10 Easy and Healthy Recipes for Busy Weeknights
Eating healthily during the week can be challenging when life gets hectic. As a registered dietitian, I understand the importance of creating wholesome meals that are also simple and quick to prepare. That's why I've compiled a list of my top ten easy and healthy recipes to keep your busy weeknights stress-free and delicious.
1. Salmon with Lemon-Dill Yogurt Sauce
Whip up a tangy lemon-dill yogurt sauce to top succulent baked salmon fillets. This protein-packed dish is full of heart-healthy omega-3s, and the sauce adds a delightful zestiness to the meal. Serve with steamed veggies or a fresh green salad for a complete, nourishing dinner.
2. Turkey and Veggie Sloppy Joes
Swap out beef for lean ground turkey and bulk up the sauce with a medley of colorful, nutrient-dense veggies like bell peppers, carrots, and onions. Pair with whole grain buns for an irresistible and satisfying weeknight meal.

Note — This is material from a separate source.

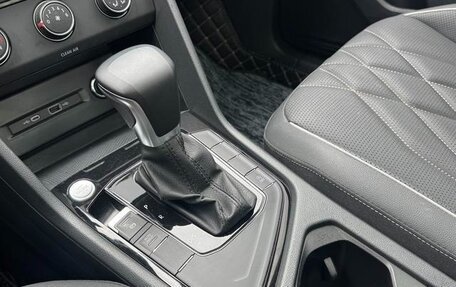 Volkswagen Tiguan II, 2023 год, 2 768 000 рублей, 17 фотография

3. Chickpea and Spinach Curry
This warming, aromatic curry is brimming with fiber-rich chickpeas, vitamin-packed spinach, and a blend of fragrant spices. Serve over brown rice or with whole-grain naan for a comforting, plant-based dinner.
4. Quinoa, Black Bean, and Corn Salad
A hearty, protein-rich salad that works perfectly as a side or a standalone meal, this quinoa-based dish features fiber-packed black beans, sweet corn, and zesty lime. Add some diced avocado for a dose of healthy fats and creaminess.
5. Cauliflower Fried Rice
Swap traditional rice for cauliflower rice to boost the nutritional content and reduce calories. Add your favorite protein, like shrimp or tofu, and an array of veggies to create a flavorful, low-carb weeknight meal.
6. Mediterranean Grilled Chicken with Greek Salad
Enjoy the flavors of the Mediterranean with this simple grilled chicken dish. Top with a light dressing made from olive oil, lemon, and garlic, then serve alongside a refreshing Greek salad loaded with crunchy cucumbers, ripe tomatoes, and briny Kalamata olives.
7. Zucchini Noodles with Pesto and Cherry Tomatoes
Trade pasta for spiralized zucchini noodles to create a light and nutritious dish. Toss in a homemade basil pesto and sweet cherry tomatoes for a burst of flavor. Add some grilled chicken or shrimp for an extra protein boost.
8. Spaghetti Squash Primavera
Roast spaghetti squash and combine it with a medley of sautéed veggies like bell peppers, asparagus, and cherry tomatoes. Toss with a light garlic and olive oil sauce for a guilt-free, veggie-packed dinner.
9. One-Pan Lemon Garlic Shrimp and Asparagus
Cook succulent shrimp and crisp asparagus in a zesty lemon garlic sauce for a quick and satisfying one-pan meal. Serve over whole-grain pasta or quinoa for a well-rounded dinner.
10. Sweet Potato and Black Bean Chili
This hearty, plant-based chili combines fiber-rich black beans, nutrient-dense sweet potatoes, and a smoky blend of spices. Serve with a dollop of Greek yogurt and a sprinkle of green onions for added zest.
Staying on track with healthy eating during the week doesn't have to be complicated or time-consuming. With these ten easy and nutritious recipes, you'll have a variety of options to keep your weeknight dinners both wholesome and delicious.